The exercise, which began on May 19, is expected to inoculate about 360,000 persons who received their first jab from March 1 to 9, this year.
Dr Franklin Asiedu-Boeko, Director of Public Health at the GHS, said those who received their first jab from March 10, would have their second dose in the next phase.
He told the Ghana News Agency (GNA) in an interview in Accra that 380,000 doses of vaccine had been specifically allocated to those in the first phase and said the exercise would not end on May 26 as stated earlier.
Dr Asiedu-Boeko described the exercise as impressive despite the failure of an online application introduced to make the exercise more effective.
“We are happy about the process so far because, despite complaints about the side effects of the vaccine, people are still interested in getting inoculated,” he said.
Dr Asiedu-Boeko assured the public that government was still making efforts to acquire more vaccines to get more people vaccinated.
He assured the public that the plan to vaccinate 20 million Ghanaians before the end of the year was on course.
Dr Asiedu-Boeko reiterated the need for the public to keep adhering to the COVID-19 safety protocols by wearing face masks, using alcohol-based hand sanitizers, coughing or sneezing into tissues, and washing of hands with soap under running water.
Ghana, on Tuesday, March 2, kicked off its mass COVID-19 vaccination exercise in 42 selected districts in the Greater Accra, Kumasi, and Western regions.
As of Friday, April 30, a total of 849,527 AstraZeneca vaccines had been administered to the public.
Ghana recorded its first case of COVID-19 on March 12, 2020. So far 92,513 cases have been confirmed with 783 deaths. There are 1583 confirmed cases.

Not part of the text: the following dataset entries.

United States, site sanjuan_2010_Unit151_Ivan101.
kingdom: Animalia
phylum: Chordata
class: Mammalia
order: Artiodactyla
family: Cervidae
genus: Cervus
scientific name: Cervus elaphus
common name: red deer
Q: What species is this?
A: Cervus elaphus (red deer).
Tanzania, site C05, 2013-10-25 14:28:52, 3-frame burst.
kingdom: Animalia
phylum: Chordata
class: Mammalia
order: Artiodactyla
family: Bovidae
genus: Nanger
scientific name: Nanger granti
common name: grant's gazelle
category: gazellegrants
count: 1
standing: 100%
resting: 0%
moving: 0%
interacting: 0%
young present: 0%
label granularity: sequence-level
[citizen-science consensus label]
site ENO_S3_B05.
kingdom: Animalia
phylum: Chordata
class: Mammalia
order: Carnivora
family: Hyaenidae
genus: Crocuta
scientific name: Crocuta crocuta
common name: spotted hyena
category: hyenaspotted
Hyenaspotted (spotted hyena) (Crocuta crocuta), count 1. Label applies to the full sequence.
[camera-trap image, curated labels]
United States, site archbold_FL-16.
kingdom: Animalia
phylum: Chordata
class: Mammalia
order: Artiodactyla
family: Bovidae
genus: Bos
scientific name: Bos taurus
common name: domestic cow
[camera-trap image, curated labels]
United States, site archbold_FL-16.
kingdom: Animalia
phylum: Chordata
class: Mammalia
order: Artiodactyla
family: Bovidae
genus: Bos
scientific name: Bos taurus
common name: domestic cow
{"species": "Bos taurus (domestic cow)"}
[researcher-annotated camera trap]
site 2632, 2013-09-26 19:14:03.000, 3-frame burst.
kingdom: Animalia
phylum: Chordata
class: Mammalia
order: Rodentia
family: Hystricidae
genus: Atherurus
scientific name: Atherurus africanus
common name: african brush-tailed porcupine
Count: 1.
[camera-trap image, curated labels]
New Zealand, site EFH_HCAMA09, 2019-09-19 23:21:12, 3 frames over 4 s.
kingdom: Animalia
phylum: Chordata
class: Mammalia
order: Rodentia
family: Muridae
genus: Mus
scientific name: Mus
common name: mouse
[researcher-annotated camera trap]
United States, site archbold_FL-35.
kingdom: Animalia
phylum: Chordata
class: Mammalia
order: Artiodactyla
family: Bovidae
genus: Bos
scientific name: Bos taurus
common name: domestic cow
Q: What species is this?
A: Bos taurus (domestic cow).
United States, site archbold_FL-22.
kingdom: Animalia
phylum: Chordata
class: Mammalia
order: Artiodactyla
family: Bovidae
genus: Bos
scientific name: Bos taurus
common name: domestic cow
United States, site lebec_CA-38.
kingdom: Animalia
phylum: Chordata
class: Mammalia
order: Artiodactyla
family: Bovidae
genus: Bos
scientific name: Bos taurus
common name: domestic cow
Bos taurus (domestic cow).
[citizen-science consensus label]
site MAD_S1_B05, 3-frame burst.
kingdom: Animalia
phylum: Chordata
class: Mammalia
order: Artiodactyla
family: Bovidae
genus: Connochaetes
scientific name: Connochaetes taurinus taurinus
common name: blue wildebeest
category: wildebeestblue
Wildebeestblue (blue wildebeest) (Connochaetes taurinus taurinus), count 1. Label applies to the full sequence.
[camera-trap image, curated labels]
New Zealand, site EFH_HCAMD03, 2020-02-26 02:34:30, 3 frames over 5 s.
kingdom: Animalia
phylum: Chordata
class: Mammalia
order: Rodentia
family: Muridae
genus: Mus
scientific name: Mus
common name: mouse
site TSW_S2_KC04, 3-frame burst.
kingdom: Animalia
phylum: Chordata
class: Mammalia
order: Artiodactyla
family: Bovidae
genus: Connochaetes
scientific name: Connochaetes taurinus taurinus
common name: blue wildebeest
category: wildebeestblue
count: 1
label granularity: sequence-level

The novel coronavirus was first recorded in the Wuhan city of China in December 2019.
Coronaviruses are a large group of viruses that are common among animals. In rare cases, they are what scientists call zoonotic, meaning they can be transmitted from animals to humans, according to the US Centers for Disease Control and Prevention.
It has an incubation period of four to six days and fatal, especially for those with a weakened immune system – the elderly and the very young. It could also result in pneumonia and bronchitis.